Jim Thornton, an alumnus of the Health, Physical Education and Recreation department, became president of the National Athletic Trainers' Association over the summer. He carries out those responsibilities while also working as Clarion University of Pennsylvania’s director of sports medicine and athletic training services.
”I watched the Utah State Athletic Trainers working at a football game and I just knew I wanted to be an athletic trainer,” he said. “That was thirty years ago, and I can’t imagine not doing what I do.”
He’s a busy man, but he took some time to talk to us about his experience at USU, the field of athletic training, and his advice for young athletic trainers preparing to enter the workforce.
Q: Tell me how athletic training has changed over the years.
A: A lot of people have a misperception of what athletic trainers do. The modern athletic trainer is a health care provider, licensed and certified in 49 of the 50 states. We provide health care to people in a vast number of settings. I believe we can access the health care system for those patients and athletes faster than anyone else. As I said athletic trainers provide care in a lot of different places, not just in athletics. There are athletic trainers at NASA taking care of the astronauts, and in the military, and in industries where workers do a lot of heavy lifting and other activities that cause injuries of all kinds. The job is to prevent injuries, but if they do happen we work at getting our patients and athletes back in the game as soon as it is safe.

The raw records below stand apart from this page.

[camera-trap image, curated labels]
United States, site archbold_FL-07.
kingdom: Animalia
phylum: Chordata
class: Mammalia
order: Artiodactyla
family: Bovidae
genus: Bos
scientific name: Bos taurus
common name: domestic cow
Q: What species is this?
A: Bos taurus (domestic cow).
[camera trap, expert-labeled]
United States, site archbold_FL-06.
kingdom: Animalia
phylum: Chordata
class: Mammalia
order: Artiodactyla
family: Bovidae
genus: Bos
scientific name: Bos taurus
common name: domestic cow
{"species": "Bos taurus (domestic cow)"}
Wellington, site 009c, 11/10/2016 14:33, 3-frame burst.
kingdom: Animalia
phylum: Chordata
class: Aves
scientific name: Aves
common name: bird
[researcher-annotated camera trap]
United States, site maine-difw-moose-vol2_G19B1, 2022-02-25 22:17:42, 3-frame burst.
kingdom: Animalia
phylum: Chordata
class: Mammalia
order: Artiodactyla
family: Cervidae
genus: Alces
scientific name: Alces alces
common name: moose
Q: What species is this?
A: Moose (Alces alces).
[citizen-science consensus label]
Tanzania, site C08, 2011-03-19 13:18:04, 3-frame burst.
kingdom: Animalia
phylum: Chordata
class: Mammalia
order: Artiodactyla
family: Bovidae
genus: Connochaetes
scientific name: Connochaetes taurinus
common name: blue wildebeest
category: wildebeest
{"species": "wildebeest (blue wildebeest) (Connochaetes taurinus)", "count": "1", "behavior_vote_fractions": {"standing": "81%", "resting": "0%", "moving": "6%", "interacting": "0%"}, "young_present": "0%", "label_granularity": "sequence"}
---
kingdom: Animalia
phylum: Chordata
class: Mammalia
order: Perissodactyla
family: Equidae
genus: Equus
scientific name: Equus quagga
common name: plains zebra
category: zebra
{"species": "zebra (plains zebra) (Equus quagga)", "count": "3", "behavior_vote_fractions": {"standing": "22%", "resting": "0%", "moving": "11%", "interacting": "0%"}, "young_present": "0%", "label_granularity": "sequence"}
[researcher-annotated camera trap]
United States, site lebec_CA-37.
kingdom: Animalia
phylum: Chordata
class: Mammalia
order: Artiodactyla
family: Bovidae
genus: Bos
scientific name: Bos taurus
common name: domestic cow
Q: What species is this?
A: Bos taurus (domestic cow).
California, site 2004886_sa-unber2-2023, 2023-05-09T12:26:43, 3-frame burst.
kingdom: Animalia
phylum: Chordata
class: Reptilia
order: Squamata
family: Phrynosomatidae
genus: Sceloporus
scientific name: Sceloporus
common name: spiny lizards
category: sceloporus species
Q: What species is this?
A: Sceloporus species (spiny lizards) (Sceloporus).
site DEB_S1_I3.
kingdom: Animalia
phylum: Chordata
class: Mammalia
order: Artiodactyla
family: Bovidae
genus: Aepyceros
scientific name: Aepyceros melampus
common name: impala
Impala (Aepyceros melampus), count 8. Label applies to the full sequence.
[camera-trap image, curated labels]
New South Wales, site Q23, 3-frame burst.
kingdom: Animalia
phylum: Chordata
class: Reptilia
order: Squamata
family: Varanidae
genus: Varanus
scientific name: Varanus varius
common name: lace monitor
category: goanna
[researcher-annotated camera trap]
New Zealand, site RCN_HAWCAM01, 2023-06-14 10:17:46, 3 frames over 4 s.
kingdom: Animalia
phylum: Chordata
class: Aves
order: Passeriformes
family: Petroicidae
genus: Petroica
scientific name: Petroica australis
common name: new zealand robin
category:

My goal as an athletic trainer is that our athletes will never look back and say, “They didn’t take care of me at Clarion and that’s why I have to deal with this now.”
The issue of the public recognizing the problems with traumatic brain injury is one of the things that has put us in the forefront. … People don’t realize that athletic trainers have been managing concussions for more than 60 years. This isn’t new for us. It’s new for the public because we’ve had athletes coming forward saying, “I’ve been having problems.”
It’s a bigger, hotter issue today because we know more about traumatic brain injury. Neurology studies have contributed to that. When somebody does get hurt, we try our very best to make sure it’s managed correctly.
Q: Aside from traumatic brain injury, what’s new in athletic training?
A: At NATA we just released a position statement at our national convention, on sudden death and the causes of sudden death in collegiate athletes. This isn’t new, but the position statement is new on how to manage it. It’s all research based. You can find that position statement and others concerning the health and safety of our patients at NATA.org.
Q: How do you keep up with the changes in your field?
A: I’ve enlarged my toolbox, not only to keep up with the profession but also to make sure the care that I’m giving the athletes is the best care that I can provide. I did my master’s degree in sports medicine at the University of the Pacific in Stockton, California. I am also certified in Performance Enhancement and Corrective Exercise by the National Academy of Sports medicine.
I read a lot. We have a very well respected, refereed journal; The Journal of Athletic Training. I study what comes up in it and read the NATA news. I also keep up with the 38,000 athletic trainers who are members. Every one of them has an opinion, and they’re not afraid to share it.
Q: What advice would you give a fresh graduate in athletic training?
A: I would say the same thing that my mentor, Utah State University Head Athletic Trainer Dale Mildenberger said to me: “Be involved.” The NATA and the profession need young people that are fresh, sharp, open minded professionals to take us forward. We need them to need to make a difference in the future. I know this sounds like a cliché, but I cannot stress enough the importance of the involvement of our students and young professionals. Continue to expand your knowledge, and don’t just expand it, employ those things that you learn in the every day management of the health care of your patients. Let the knowledge that you gather never cease, and when you have it, don’t just do what you used to do. Change! Be better at what you do today than you were yesterday!